Irving Kirsch and colleagues in the above-referenced study found that about 80% of improvement of depressive symptoms, measured by the HAMD-Scale, was duplicated by the placebo control groups. The mean difference between drug and placebo was less than two points on the HAM-D-Scale in favor of the ADM versus placebo patients, a statistical “difference” which is within what psychologists refer to as the standard error of measurement. A ruler gives an exact measurement, but in psychology a behavioral measurement (e.g., an IQ of 84 on a test of intelligence) means the IQ of 84 is not exact but the real number (depending on the test) is within perhaps four points, the standard error of measurement on the particular instrument.
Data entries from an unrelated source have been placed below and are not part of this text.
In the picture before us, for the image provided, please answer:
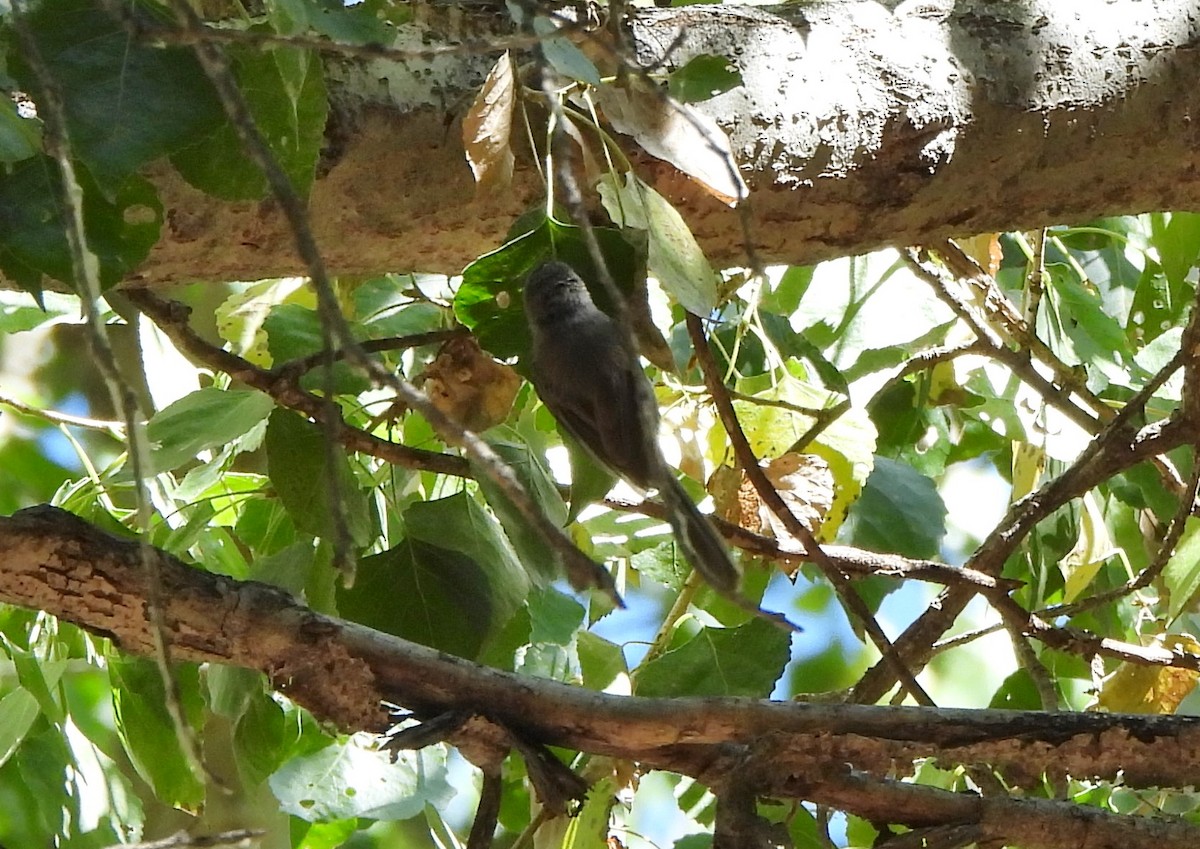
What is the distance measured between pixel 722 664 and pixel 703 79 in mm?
477

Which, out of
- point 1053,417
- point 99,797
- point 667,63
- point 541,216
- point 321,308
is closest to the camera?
point 321,308

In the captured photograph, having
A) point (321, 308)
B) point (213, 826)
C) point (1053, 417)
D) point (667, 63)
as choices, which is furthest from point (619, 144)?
point (213, 826)

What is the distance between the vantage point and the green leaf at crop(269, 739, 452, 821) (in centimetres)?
120

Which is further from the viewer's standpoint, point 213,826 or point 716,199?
point 213,826

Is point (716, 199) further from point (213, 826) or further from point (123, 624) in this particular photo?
point (213, 826)

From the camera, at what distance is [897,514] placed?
1314mm

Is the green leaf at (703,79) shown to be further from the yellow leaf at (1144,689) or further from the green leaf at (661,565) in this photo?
the yellow leaf at (1144,689)

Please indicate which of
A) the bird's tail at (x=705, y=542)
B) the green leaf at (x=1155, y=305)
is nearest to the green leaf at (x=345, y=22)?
the bird's tail at (x=705, y=542)

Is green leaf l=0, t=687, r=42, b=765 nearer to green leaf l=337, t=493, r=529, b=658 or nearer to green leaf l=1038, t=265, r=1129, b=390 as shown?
green leaf l=337, t=493, r=529, b=658

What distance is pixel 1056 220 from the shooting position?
106 cm

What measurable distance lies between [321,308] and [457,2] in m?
0.58

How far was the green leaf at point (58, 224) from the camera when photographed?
2.21ft

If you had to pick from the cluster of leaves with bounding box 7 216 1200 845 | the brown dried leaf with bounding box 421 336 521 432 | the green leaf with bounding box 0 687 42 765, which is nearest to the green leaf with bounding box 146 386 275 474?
the cluster of leaves with bounding box 7 216 1200 845

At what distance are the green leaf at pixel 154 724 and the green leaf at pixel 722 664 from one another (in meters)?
0.39
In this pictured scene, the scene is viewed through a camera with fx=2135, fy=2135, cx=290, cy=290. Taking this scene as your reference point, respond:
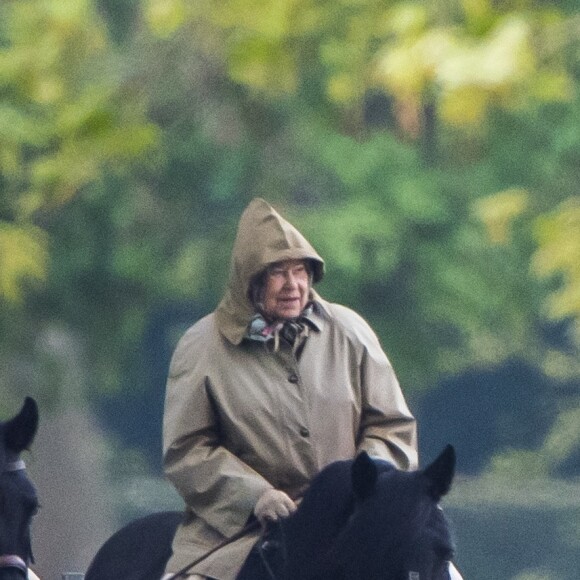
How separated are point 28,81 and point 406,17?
2014mm

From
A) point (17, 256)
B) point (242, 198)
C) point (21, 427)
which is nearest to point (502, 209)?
point (21, 427)

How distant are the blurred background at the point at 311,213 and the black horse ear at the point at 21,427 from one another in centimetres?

In order to generalize the drug findings of the clinical trials to a larger population, FDA reviewers seek a completion rate of 70% or better for these typically six-week trials. Kirsch found, however, that only four of 45 trials reached this FDA objective! With such trial data why did the FDA approve those 41 ineffective drugs? Moderate to severely depressed subjects in these clinical trials are certainly, as a group, highly motivated for treatment. Add to it that when so few trials match or complete the 70% completion rate, this is a very strong indictment against the use of antidepressants to treat depression in the real world. Transferring this very poor trial completion rate to real world use means that of 100 moderate and severely depressed patients going on these six popular antidepressants, at most 70 or fewer than 100 such patients would complete six weeks of such therapy in the real world! Do we need any further evidence than this that we had better find a treatment other than drugs to treat depression?